Flat Preloader Icon

Robotic Chores Made Possible

YouTube Videos Enable Robots to Learn

In the pursuit of true robotic learning, researchers have been exploring various solutions, and one intriguing approach involves leveraging video data. Building upon the WHIRL (in-the-Wild Human Imitating Robot Learning) algorithm developed by Carnegie Mellon University (CMU), assistant professor Deepak Pathak and his team have now introduced VRB (Vision-Robotics Bridge) as an evolution of this technology.

 

Similar to its predecessor, VRB trains robots by analyzing videos of humans performing tasks. However, the new system eliminates the requirement for the human demonstrations to take place in the exact environment where the robot will operate. This advancement enables the robots to perform tasks in various settings, enhancing their adaptability.

 

VRB focuses on extracting essential information from the videos, such as contact points and trajectory. For instance, when observing humans opening drawers, the robot learns that the contact point is the handle, and the trajectory is the direction in which the drawer opens. By analyzing multiple videos of humans opening drawers, the robot can generalize this knowledge to open any drawer effectively.

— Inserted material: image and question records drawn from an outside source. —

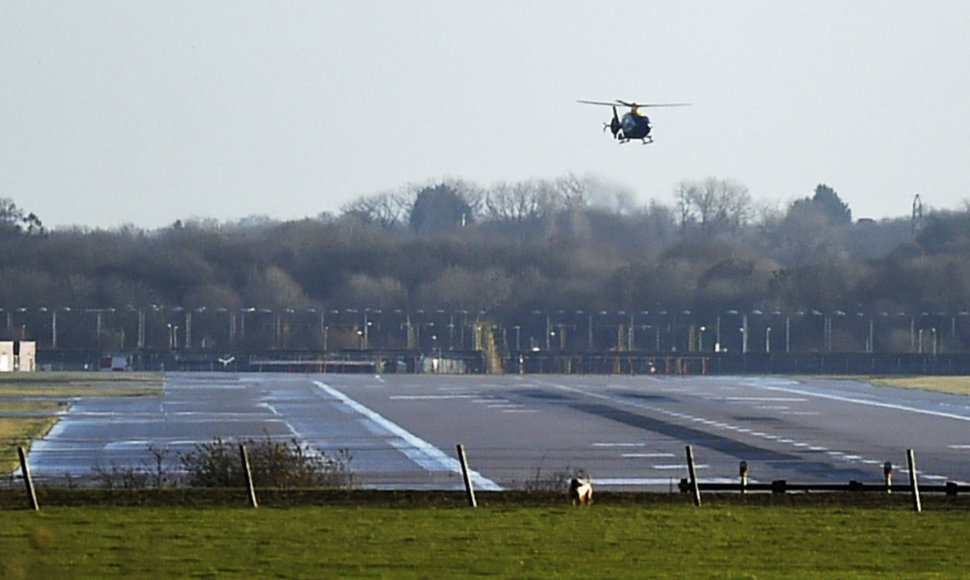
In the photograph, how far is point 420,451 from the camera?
2296 inches

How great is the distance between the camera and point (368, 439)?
64312 mm

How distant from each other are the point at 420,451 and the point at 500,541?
105ft

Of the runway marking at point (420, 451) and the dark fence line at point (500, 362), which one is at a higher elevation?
the dark fence line at point (500, 362)

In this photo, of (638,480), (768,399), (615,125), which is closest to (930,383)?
(768,399)

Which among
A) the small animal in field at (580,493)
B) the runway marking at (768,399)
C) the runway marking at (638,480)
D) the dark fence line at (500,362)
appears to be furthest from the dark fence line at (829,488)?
the dark fence line at (500,362)

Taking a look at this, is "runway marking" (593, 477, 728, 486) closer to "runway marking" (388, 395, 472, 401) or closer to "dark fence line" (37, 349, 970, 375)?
"runway marking" (388, 395, 472, 401)

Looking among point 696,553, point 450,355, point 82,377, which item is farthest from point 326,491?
point 450,355

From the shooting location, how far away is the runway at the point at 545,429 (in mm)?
51375

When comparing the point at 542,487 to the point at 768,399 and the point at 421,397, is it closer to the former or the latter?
the point at 421,397

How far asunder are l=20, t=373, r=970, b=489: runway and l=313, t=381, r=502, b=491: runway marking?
98 millimetres

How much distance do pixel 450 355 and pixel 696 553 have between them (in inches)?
5809

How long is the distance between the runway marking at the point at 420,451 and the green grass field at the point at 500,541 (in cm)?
1210

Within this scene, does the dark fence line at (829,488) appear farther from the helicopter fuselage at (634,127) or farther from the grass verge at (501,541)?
the helicopter fuselage at (634,127)

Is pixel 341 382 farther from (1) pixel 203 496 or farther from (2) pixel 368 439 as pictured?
(1) pixel 203 496
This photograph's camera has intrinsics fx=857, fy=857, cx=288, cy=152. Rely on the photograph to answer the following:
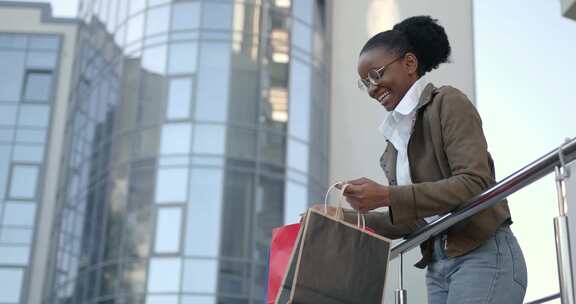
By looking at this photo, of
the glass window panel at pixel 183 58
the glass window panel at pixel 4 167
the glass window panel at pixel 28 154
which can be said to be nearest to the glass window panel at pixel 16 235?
the glass window panel at pixel 4 167

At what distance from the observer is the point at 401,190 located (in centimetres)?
249

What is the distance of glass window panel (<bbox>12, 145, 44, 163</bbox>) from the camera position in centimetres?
3206

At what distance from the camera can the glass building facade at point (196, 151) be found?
64.4 feet

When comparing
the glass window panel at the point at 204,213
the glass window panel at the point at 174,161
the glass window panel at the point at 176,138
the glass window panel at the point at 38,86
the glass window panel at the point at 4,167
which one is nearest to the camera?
the glass window panel at the point at 204,213

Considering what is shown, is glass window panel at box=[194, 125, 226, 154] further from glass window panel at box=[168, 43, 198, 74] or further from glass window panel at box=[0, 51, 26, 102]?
glass window panel at box=[0, 51, 26, 102]

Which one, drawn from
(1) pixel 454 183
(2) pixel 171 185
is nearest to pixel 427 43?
(1) pixel 454 183

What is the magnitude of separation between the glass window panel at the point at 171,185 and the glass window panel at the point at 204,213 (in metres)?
0.19

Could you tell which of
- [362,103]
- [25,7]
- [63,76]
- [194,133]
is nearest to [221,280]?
[194,133]

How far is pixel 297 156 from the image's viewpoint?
2136 centimetres

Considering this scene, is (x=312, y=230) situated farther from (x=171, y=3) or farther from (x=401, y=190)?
(x=171, y=3)

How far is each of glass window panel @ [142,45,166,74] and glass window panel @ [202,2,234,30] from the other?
1264 mm

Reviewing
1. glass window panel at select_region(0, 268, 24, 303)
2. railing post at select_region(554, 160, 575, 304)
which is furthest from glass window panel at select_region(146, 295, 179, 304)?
railing post at select_region(554, 160, 575, 304)

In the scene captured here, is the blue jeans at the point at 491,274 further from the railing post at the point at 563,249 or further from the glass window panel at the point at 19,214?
the glass window panel at the point at 19,214

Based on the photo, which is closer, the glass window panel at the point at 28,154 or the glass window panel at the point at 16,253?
the glass window panel at the point at 16,253
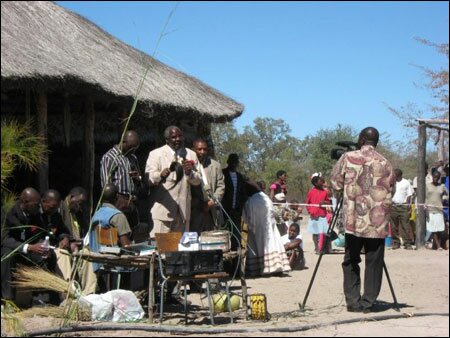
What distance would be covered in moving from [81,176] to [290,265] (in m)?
4.07

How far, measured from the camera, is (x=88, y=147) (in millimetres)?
10586

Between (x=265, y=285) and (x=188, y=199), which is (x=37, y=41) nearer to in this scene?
(x=188, y=199)

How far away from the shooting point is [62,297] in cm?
818

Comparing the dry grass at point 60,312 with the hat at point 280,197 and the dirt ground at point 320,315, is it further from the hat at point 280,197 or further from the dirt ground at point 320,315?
the hat at point 280,197

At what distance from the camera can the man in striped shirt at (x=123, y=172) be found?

Naturally, not all drawers behave in the same way, and some may present unique challenges. To improve the robot’s performance, the researchers rely on extensive datasets for training. They leverage video databases like Epic Kitchens and Ego4D, which contains approximately 4,000 hours of egocentric videos capturing daily activities from around the world.

 

Shikhar Bahl, a PhD student involved in the project, highlights the vast potential of using these datasets for training robots. By tapping into the wealth of internet and YouTube videos available, this work could enable robots to learn from a wide range of sources and acquire a more comprehensive understanding of human activities.

 

In summary, CMU’s VRB algorithm represents a significant advancement in robotic learning. By analyzing videos of humans performing tasks, the system allows robots to adapt and explore the world more effectively. With access to extensive training datasets, including internet and YouTube videos, the potential for robots to learn from a diverse array of sources is within reach.